*Text excerpt:*
Late Company opens with Lucy Robinson’s refined Debora and politician husband Michael (Todd Boyce) preparing for a dinner party. They bicker over napkin rings and the music which is suitable for “a Mayan sacrifice”. As the guests arrive it soon becomes clear that this is no normal dinner party, and nobody but the hostess actually wants to be present.
The guests are married couple Tamara (Lisa Stevenson) and Bill (Alex Lowe) and their teenage son Curtis (David Leopold). They arrive late because they’d argued as to whether to come at all, and the sense of discomfort is palpable.
The five characters sit around a table set with six places, with Debora and Michael’s son Joel conspicuously absent. The action revolves around that table, and slowly the tragic story behind Joel’s absence is told. The characters have joined together at Debora’s request to try and seek some peace and closure, but Debora’s pain is so raw and her anger so white hot that it seems like it will burn everyone in the room, and at times it is not clear whether it is actually closure she is seeking or a chance for vengeance.
The families argue over how much Curtis, and by extension his family, can be held responsible for events that occurred. In the midst there are clashes over how to parent, how to mourn and class differences. The host family are educated, refined, used to making political speeches and framing arguments. The visiting family portrayed as more working class, “hockey parents”, and Curtis as the typical high school jock.

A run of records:

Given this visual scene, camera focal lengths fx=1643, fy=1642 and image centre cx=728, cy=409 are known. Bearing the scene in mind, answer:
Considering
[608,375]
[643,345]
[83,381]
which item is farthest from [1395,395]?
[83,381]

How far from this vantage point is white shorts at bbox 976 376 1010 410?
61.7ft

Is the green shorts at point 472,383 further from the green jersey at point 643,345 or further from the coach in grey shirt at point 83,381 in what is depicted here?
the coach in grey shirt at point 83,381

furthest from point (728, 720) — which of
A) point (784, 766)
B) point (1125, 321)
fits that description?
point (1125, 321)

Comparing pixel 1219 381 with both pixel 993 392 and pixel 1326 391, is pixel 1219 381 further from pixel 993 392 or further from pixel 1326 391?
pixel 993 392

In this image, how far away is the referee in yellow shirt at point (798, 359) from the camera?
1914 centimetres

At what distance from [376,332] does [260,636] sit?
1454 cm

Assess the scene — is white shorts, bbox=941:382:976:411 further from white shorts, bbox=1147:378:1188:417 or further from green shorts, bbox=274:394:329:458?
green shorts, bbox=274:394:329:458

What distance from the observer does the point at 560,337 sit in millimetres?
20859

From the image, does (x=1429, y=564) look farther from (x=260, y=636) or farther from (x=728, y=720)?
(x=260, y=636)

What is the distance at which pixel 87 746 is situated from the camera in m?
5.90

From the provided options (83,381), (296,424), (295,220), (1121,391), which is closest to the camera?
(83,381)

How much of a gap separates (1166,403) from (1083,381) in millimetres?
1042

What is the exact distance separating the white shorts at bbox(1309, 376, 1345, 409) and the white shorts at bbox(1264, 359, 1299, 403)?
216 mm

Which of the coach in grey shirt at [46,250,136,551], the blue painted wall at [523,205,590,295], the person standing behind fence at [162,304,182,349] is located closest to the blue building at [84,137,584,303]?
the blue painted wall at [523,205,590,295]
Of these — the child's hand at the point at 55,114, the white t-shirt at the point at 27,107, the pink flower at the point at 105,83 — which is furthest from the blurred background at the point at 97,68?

*What is asked:*
- A) Can you repeat, word for word, everything in the Late Company review from "The guests are" down to "chance for vengeance."?
- B) Could you write the next part of the Late Company review, picking up right after its final sentence?

*Solved problems:*
- A)
The guests are married couple Tamara (Lisa Stevenson) and Bill (Alex Lowe) and their teenage son Curtis (David Leopold). They arrive late because they’d argued as to whether to come at all, and the sense of discomfort is palpable.
The five characters sit around a table set with six places, with Debora and Michael’s son Joel conspicuously absent. The action revolves around that table, and slowly the tragic story behind Joel’s absence is told. The characters have joined together at Debora’s request to try and seek some peace and closure, but Debora’s pain is so raw and her anger so white hot that it seems like it will burn everyone in the room, and at times it is not clear whether it is actually closure she is seeking or a chance for vengeance.

- B)
Late Company shines a glaring light on bullying, homophobia, and the double lives that teenagers lead. Its characters are likeable and unlikeable in equal measure, and it avoids the easy answers of casting a hero and a villain.
It is a hard play to watch at times. The Finborough Theatre is a tiny venue, and actors are close enough to touch. The viewer is sitting in the dining room every bit as much as the two families adding to a feeling of being trapped in a world of grief and guilt. However it is not a play of unrelenting doom, although there are some teary moments, there is a sense throughout that while not guaranteed peace is possible.
While the actors are British they play Canadian characters with Canadian accents, dropping “ay” and “aboot” liberally. Joel’s presence in the play is through photographs and Youtube videos that the audience doesn’t get to see, although the characters do, which is a shame and I’d have liked to have seen them perhaps projected on the wall.
The play is over an hour long with no interval, and it kept my attention throughout, and stayed with me long enough to want to discuss it afterwards. Whilst not an upbeat evening it was a thought-provoking and powerful play that stayed with me. It’s having a short run at a small theatre so tickets are limited and likely to go fast.
Late Company is part of the Finborough Theatre’s celebrations of Canada’s 150th birthday. Written by Canadian playwright Jordan Tannahill, “the hottest name in Canadian theatre”, and starring Todd Boyce (Michael), David Leopold (Curtis), Alex Lowe (Bill), Lucy Robinson (Debora) and Lisa Stevenson (Tamara). Production directed by Michael Yale, with set and costumes by Zahra Mansouri, lighting by Nic Farman and sound by Chris Prosho.
Reporter: Cora May
Late Company, at the Finborough Theatre is running for a strictly limited season from 25 April – 20 May 2017.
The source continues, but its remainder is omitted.